-- Document passage --
Item 3. Quantitative and Qualitative Disclosures about Market Risk
Except for the discussion of the interest rate risk management and the details of commodity derivative positions included below, the information about market risk for the six months ended June 30, 2009 does not differ materially from that discussed in Item 7A.Quantitative and Qualitative Disclosures about Market Risk of the Partnership's Annual Report on Form 10-K for the year ended December 31, 2008.
Interest Rate Risk Management
In order to maintain a cost effective capital structure, we borrow funds using a mix of fixed rate debt and variable rate debt. We may use interest rate swap agreements to manage the interest rate risk associated with the fair value of our fixed rate borrowings and to effectively convert a portion of the underlying cash flows related to our long-term fixed rate debt securities into variable rate cash flows in order to achieve our desired mix of fixed and variable rate debt.
60
Since the fair value of fixed rate debt varies inversely with changes in the market rate of interest, we enter into swap agreements to receive a fixed rate and pay a variable rate of interest in order to convert the interest expense associated with certain of our senior notes from fixed rates to variable rates. As a result, our future cash flows from these swap agreements will vary with the market rate of interest. These swaps, therefore, hedge against changes in the fair value of our fixed rate debt that result from market interest rate changes. For derivative instruments that are designated and qualify as a fair value hedge, the gain or loss on the derivative as well as the offsetting loss or gain on the hedged item attributable to the hedged risk are recognized in current earnings.

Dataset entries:
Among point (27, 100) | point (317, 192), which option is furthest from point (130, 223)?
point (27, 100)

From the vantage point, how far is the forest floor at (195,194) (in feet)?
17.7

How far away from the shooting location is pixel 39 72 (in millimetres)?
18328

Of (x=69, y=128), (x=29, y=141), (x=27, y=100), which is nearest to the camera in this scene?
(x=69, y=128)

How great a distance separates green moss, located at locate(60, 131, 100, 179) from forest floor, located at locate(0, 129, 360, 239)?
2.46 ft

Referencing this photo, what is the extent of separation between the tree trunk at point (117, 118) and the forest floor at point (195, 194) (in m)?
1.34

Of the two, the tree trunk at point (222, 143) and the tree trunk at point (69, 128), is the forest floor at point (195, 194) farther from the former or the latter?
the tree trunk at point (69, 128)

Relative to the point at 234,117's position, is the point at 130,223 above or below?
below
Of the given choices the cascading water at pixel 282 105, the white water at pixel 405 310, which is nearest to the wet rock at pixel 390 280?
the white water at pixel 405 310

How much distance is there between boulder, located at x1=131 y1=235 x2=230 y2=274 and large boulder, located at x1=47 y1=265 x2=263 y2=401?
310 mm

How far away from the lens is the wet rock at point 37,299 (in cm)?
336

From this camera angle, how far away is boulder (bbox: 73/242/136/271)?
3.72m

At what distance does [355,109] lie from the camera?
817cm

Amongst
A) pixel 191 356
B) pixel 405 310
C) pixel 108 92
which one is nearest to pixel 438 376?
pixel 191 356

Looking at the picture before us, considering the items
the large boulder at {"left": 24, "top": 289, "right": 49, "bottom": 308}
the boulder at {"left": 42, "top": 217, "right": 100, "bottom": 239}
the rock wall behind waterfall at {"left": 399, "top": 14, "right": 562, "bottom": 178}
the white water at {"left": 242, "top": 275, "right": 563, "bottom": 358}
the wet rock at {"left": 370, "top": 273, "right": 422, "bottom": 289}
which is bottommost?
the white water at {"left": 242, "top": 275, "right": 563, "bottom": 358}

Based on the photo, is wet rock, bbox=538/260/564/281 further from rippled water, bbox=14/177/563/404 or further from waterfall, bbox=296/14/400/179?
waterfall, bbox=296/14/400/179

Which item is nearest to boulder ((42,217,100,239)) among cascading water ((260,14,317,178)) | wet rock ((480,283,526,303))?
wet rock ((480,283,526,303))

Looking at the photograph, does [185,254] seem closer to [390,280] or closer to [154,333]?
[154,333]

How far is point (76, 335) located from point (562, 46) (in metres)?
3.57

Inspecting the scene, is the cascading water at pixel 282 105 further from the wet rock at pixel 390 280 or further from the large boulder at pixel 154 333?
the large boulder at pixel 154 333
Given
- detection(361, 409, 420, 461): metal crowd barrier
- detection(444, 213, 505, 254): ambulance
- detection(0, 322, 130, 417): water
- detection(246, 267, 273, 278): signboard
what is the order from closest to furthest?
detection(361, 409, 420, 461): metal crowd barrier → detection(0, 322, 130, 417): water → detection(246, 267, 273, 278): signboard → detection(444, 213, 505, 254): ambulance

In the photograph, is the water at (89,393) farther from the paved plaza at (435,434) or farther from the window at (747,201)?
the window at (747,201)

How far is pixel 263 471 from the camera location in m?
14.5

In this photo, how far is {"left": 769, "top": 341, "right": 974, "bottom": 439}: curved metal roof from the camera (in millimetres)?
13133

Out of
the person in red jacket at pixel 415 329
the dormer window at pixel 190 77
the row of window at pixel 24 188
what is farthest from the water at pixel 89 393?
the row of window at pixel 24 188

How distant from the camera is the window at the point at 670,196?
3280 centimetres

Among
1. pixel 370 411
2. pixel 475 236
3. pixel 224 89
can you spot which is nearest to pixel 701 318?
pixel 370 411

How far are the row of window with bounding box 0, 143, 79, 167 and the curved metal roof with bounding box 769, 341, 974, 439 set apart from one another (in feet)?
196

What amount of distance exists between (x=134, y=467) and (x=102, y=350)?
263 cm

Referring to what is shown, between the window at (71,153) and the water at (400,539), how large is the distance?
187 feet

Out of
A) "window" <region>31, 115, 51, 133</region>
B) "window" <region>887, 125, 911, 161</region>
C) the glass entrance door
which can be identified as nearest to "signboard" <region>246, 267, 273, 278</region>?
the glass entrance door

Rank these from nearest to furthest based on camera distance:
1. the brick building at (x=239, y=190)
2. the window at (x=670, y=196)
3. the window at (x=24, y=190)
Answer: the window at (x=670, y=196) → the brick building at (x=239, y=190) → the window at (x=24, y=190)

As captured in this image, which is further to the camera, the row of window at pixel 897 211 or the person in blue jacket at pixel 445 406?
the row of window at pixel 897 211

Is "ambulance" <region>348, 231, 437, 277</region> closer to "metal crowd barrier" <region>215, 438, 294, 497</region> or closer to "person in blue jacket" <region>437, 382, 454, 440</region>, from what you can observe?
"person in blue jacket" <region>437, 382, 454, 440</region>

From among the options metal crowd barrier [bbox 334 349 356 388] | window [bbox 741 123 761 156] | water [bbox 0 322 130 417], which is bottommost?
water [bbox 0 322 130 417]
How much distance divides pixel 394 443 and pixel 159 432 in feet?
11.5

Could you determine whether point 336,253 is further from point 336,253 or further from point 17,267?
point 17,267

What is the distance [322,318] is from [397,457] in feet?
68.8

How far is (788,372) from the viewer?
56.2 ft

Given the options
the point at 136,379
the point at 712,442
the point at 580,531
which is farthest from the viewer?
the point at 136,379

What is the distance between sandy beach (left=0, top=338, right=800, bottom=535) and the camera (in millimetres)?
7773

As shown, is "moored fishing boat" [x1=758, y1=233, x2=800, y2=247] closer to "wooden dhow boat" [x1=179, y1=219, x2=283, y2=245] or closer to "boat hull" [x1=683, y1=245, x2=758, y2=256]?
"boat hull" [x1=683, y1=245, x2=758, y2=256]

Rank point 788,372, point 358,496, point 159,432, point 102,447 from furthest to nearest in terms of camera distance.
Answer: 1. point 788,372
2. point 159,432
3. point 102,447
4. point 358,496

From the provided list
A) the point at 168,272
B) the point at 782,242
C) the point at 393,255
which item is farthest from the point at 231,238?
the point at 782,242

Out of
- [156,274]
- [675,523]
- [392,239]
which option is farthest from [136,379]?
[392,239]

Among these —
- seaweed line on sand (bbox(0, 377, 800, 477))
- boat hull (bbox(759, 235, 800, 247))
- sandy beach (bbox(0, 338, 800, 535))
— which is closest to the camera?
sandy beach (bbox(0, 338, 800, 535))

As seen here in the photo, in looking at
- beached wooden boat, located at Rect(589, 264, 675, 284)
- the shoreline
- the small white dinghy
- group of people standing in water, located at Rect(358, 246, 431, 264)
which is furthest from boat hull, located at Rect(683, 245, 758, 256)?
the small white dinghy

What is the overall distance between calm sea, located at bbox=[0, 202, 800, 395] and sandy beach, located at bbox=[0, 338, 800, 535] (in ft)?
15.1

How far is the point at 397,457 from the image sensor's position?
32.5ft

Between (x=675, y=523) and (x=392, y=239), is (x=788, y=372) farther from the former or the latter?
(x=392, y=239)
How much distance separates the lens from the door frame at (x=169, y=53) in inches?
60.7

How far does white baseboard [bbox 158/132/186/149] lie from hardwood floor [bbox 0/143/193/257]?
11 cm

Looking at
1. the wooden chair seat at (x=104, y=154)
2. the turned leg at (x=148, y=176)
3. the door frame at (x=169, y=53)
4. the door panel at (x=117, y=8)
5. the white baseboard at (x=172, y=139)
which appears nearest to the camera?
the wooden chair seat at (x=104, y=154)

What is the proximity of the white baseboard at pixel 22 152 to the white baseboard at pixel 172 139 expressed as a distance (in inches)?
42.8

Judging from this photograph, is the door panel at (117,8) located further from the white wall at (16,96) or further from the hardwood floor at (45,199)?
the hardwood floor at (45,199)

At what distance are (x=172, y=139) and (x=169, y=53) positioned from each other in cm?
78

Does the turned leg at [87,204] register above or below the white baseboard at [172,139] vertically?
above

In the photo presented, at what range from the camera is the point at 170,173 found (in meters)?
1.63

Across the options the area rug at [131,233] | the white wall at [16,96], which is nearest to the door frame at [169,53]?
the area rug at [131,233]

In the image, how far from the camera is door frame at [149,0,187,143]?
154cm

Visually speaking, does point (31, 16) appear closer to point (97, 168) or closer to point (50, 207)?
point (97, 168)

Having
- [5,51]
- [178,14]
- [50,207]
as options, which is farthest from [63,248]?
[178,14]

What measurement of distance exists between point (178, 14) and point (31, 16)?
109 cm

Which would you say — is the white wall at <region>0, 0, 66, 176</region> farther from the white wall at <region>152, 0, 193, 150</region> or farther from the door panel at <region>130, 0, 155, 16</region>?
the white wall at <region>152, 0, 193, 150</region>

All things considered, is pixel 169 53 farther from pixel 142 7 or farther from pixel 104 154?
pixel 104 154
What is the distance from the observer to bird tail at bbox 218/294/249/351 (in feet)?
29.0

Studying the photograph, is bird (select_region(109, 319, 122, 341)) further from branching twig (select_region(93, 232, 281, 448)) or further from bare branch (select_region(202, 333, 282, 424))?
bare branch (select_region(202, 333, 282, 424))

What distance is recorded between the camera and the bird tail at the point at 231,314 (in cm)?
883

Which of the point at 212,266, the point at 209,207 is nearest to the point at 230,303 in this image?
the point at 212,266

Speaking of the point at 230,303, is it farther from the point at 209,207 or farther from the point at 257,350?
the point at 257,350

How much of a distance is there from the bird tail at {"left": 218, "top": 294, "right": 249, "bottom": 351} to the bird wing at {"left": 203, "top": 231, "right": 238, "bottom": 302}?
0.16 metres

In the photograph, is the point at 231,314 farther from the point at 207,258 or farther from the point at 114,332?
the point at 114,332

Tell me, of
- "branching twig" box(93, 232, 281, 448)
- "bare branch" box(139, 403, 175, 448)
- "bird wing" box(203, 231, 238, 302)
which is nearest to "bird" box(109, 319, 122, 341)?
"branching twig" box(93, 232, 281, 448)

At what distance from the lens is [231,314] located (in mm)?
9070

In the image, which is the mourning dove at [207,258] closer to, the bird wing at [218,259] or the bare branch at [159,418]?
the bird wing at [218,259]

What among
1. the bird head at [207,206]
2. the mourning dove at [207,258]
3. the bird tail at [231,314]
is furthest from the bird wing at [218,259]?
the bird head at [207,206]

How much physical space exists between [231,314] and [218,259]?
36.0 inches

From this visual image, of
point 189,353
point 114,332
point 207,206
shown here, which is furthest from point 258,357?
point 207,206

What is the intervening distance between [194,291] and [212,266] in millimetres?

-- To do --
Write out the entire market risk disclosure shown above, word for word.

-- Reply to the exercise --
Item 3. Quantitative and Qualitative Disclosures about Market Risk
Except for the discussion of the interest rate risk management and the details of commodity derivative positions included below, the information about market risk for the six months ended June 30, 2009 does not differ materially from that discussed in Item 7A.Quantitative and Qualitative Disclosures about Market Risk of the Partnership's Annual Report on Form 10-K for the year ended December 31, 2008.
Interest Rate Risk Management
In order to maintain a cost effective capital structure, we borrow funds using a mix of fixed rate debt and variable rate debt. We may use interest rate swap agreements to manage the interest rate risk associated with the fair value of our fixed rate borrowings and to effectively convert a portion of the underlying cash flows related to our long-term fixed rate debt securities into variable rate cash flows in order to achieve our desired mix of fixed and variable rate debt.
60
Since the fair value of fixed rate debt varies inversely with changes in the market rate of interest, we enter into swap agreements to receive a fixed rate and pay a variable rate of interest in order to convert the interest expense associated with certain of our senior notes from fixed rates to variable rates. As a result, our future cash flows from these swap agreements will vary with the market rate of interest. These swaps, therefore, hedge against changes in the fair value of our fixed rate debt that result from market interest rate changes. For derivative instruments that are designated and qualify as a fair value hedge, the gain or loss on the derivative as well as the offsetting loss or gain on the hedged item attributable to the hedged risk are recognized in current earnings.